I'm Barry Petersen and this Letter from Asia comes from Beijing. Sometimes, you get the clear impression that America is, as someone once said, the insecure superpower. One of the things that makes Americans nervous is China's growth on the world state, and with good reason.

According to Ted Plafker, a Beijing Correspondent for The Economist, "They're big, they're moving up and... if things go smoothly for the Chinese, there's no limit to how big they can get and how... far their influence can reach."

Plafker has written a book that says it all - doing business in China. But he thinks business people coming to China may have finally given up on that old myth, "If I could just sell one hamburger to 1.3 billion people."

In fact, the vast majority of Chinese are rural and poor peasants. So, smart American companies are targeting their efforts at the emerging middle class.
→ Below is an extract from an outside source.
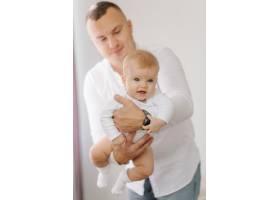一个年轻家庭的肖像_11029932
Plafker says, "There are 300 million that are there or close to it. That number goes up by the tens of millions all the time. So, the idea is you get in you... create some space for yourself, develop a business and that it grows as... prosperity and standards of living rise and more and more people enter that potential pool of customers. "

The biggest hurdle is often China's uneven legal system where Americans discover it's not what you know, but who you know. "Things don't go by the book all the time if you're in a tangle with someone who... has good backers and... better political connections than the... law won't necessarily go according to the textbook," says Plafker.

Then there is trade; China and Europe have no huge deficit. But America has a deficit of something like 100 billion dollars a year. Why?

According to Plafker, China is selling a lot. " I think it's our voracious demand for... the consumption side. It's not that we're selling too little, it's that we're importing too much. That throws us out of balance," he says.

There is nothing China can do about American buying habits, except happily make and sell us ever more. Perhaps Americans should remember Shakespeare, who had Cassius say to his friend, the fault dear Brutus is not in our stars, but in ourselves.